It's the cosiness that draws you into theatre designer Kai Fischer's moodily lit installation and performance piece.
The listener might never guess where the words being uttered in such soothing female tones through speakers attached to a series of wooden platforms are taken from.
Once you realise they are drawn verbatim from the catalogue for the Nazi-organised Degenerate Art Exhibition that took place in Munich in 1937, the piece takes on a new measure of seriousness. The exhibition, organised by Adolf Hitler and his cronies, aimed to deride and discredit anything the state could not control or understand.
As the sensors that operate each speaker are triggered whenever a viewer draws close, the gentlest of cacophonies comes gradually and shockingly into focus. When performers Pauline Goldsmith and Pauline Lockhart draw the audience into what initially resembles a children's storytelling session, the content of their sing-song conspiracy is even more chilling.
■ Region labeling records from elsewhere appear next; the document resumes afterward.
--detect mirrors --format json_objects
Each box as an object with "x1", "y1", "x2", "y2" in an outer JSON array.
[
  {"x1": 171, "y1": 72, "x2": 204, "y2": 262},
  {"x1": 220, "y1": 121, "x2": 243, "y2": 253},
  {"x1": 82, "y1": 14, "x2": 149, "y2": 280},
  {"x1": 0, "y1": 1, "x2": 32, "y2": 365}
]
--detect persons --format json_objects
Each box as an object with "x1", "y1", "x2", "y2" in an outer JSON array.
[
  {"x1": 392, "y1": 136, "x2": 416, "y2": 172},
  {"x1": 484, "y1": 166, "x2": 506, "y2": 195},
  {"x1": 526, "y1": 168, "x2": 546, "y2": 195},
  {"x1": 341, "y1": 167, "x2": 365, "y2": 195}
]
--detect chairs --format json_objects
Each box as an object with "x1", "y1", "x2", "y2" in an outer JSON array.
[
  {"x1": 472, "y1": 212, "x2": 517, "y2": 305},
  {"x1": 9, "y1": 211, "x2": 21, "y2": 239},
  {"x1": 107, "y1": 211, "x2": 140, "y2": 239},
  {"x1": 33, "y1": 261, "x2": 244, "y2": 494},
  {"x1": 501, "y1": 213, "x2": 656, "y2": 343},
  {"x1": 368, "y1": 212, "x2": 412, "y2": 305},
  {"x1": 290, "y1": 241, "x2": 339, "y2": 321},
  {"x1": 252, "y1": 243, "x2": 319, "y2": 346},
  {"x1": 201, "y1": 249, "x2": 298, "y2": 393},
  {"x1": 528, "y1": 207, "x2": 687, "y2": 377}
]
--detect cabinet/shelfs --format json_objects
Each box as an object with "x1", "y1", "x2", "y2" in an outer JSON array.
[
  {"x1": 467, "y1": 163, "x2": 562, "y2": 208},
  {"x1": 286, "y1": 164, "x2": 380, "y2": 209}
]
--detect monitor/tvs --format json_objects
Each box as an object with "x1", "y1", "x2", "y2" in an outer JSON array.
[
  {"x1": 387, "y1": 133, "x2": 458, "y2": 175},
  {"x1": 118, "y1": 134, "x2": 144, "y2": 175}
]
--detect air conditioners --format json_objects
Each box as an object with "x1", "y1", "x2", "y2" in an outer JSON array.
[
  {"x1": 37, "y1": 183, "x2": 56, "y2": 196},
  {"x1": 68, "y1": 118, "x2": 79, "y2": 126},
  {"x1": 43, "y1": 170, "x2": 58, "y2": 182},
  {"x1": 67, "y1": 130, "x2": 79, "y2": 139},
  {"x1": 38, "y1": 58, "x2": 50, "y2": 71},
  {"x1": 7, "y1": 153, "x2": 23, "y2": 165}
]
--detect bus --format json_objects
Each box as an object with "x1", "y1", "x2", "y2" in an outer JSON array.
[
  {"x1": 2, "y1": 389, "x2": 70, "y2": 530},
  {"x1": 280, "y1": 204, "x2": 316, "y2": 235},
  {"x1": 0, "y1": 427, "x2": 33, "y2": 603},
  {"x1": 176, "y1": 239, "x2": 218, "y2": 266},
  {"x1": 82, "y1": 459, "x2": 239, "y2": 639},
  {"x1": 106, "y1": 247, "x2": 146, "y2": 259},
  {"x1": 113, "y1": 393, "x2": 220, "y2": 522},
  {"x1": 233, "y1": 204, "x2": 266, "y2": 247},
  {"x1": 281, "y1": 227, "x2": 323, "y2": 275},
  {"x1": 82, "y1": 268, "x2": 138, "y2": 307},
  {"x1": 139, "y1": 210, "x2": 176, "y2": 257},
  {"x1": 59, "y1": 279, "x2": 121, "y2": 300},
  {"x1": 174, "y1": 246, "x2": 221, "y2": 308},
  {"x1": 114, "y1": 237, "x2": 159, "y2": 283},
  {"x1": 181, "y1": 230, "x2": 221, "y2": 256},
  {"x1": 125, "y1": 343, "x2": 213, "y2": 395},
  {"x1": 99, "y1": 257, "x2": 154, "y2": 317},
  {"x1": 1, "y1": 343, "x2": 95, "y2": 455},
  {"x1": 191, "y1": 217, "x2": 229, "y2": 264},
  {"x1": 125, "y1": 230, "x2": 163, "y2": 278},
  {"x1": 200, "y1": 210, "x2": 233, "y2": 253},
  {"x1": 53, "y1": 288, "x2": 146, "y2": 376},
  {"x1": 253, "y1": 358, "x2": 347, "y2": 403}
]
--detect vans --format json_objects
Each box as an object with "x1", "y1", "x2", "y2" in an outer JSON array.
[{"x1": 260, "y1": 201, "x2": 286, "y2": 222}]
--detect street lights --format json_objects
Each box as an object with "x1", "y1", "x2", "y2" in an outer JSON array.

Goldsmith, Lockhart and the disembodied voices talk of work being made by "lunatics" and "cretins" with the casual contempt which these days are usually the preserve of those who treat the Turner Prize as if it's a joke. The fact the women here are denigrating works by Picasso, Paul Klee and others who recognised an abstract world beyond the Nazis' Aryan vision says much about the 1937 exhibition's anti-intellectual stance.
With sound design by Matt Padden, Fischer has made a major statement on the dangers of how an oppressive state reduces things to a lowest common denominator.